ASSIGNMENT
For the material below, please count the lines containing "over". Reply with the count alone.

DATA FOR THIS EXERCISE
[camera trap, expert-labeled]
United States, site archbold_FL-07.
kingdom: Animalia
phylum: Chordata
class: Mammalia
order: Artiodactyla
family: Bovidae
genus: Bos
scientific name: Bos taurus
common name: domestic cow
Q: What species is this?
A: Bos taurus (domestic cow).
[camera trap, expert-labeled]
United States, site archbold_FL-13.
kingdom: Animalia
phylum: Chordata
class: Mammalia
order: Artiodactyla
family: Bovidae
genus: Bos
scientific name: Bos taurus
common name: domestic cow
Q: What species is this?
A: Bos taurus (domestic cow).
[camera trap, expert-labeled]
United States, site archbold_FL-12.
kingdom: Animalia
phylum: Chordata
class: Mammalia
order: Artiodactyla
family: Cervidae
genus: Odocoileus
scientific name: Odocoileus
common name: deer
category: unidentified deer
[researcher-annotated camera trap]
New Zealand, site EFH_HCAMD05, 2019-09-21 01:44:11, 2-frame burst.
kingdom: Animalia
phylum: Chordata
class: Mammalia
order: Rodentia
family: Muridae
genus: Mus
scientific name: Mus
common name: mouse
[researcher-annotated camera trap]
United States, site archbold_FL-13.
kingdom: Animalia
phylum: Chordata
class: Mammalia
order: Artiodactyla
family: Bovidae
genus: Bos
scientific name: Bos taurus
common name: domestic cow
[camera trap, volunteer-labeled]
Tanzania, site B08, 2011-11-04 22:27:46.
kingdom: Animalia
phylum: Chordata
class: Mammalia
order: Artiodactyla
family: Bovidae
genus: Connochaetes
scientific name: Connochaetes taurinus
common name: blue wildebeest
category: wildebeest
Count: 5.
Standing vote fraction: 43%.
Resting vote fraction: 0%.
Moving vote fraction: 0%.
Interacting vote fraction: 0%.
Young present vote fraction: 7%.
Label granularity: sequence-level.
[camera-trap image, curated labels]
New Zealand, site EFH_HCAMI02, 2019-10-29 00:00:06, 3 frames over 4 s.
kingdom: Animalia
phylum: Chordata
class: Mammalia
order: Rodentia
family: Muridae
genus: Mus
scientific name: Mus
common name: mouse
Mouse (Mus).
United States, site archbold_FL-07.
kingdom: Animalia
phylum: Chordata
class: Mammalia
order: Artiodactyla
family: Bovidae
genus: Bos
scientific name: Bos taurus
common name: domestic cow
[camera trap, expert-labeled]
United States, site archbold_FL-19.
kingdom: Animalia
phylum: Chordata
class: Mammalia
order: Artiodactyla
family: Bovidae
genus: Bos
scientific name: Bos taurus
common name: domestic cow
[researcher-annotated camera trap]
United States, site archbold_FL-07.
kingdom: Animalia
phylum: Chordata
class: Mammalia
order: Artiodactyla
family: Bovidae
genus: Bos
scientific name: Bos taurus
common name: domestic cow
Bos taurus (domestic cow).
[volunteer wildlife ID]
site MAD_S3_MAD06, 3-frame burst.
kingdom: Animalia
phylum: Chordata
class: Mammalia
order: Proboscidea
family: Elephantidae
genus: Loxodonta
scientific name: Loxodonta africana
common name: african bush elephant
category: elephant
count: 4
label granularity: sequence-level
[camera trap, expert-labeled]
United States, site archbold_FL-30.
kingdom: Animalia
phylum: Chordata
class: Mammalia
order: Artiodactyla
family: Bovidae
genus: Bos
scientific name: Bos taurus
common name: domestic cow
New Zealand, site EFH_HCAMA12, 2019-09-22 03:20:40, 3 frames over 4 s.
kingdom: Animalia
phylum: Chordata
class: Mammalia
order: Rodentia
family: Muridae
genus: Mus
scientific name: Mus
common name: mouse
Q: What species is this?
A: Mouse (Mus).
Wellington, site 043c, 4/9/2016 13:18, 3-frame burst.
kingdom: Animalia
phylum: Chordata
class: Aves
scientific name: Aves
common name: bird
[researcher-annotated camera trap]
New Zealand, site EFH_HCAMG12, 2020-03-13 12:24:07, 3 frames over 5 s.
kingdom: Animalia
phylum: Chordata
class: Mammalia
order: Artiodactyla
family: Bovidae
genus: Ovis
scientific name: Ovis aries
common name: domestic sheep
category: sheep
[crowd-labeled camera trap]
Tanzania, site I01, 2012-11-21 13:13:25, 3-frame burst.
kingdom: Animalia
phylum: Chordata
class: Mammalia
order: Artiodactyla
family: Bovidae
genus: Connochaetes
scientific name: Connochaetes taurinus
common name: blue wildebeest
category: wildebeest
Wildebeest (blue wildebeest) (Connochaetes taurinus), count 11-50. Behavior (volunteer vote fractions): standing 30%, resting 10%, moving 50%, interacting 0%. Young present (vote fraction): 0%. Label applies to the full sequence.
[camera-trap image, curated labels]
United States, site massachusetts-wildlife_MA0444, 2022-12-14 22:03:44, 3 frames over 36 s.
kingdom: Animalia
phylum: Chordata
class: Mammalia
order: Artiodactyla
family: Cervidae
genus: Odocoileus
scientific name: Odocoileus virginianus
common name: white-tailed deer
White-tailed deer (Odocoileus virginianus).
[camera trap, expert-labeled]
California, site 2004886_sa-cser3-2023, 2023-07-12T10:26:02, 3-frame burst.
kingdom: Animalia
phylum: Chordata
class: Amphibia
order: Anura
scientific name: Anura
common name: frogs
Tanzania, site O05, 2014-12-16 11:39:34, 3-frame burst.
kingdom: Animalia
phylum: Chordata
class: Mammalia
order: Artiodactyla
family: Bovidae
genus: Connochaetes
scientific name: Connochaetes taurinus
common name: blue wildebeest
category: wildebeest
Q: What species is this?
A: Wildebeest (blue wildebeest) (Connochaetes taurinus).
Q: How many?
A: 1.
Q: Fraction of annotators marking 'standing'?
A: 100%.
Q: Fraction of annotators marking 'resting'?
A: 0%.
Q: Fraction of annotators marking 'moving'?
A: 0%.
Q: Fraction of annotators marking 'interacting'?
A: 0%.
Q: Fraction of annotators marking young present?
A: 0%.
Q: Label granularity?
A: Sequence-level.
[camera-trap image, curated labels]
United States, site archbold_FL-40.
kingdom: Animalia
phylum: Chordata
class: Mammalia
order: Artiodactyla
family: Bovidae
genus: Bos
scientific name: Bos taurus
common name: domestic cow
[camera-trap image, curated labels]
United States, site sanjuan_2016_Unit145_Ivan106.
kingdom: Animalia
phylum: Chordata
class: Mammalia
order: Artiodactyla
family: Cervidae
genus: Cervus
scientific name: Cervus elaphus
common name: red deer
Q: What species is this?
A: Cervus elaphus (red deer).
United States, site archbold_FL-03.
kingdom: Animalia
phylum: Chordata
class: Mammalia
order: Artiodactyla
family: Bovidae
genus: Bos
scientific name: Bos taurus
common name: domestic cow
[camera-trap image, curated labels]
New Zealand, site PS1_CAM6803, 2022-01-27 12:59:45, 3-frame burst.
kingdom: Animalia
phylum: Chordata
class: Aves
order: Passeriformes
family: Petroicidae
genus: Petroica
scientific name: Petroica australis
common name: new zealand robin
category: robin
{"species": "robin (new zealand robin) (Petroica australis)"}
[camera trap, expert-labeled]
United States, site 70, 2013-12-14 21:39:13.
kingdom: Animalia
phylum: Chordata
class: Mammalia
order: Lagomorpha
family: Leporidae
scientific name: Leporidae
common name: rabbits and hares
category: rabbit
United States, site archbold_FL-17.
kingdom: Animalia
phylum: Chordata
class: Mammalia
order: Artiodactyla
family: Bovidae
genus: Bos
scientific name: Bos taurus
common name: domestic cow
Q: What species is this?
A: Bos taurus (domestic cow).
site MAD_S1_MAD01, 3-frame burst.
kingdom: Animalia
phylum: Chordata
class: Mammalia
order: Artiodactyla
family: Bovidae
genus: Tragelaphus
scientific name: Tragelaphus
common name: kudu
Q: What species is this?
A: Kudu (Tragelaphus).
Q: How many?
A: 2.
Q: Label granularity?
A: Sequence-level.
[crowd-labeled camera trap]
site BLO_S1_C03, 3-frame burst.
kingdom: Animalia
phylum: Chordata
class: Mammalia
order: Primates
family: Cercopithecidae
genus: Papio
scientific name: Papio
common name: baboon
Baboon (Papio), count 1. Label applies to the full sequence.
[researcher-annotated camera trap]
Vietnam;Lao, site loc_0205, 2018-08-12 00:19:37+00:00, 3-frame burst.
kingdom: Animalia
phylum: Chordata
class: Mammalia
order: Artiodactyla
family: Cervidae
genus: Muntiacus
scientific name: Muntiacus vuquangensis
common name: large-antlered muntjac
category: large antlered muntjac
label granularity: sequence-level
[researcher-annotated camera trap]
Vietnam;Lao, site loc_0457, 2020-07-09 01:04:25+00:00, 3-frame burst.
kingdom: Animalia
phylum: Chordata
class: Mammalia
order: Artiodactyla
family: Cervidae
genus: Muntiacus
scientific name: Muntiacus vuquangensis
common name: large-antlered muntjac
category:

ANSWER TO THIS PROBLEM
4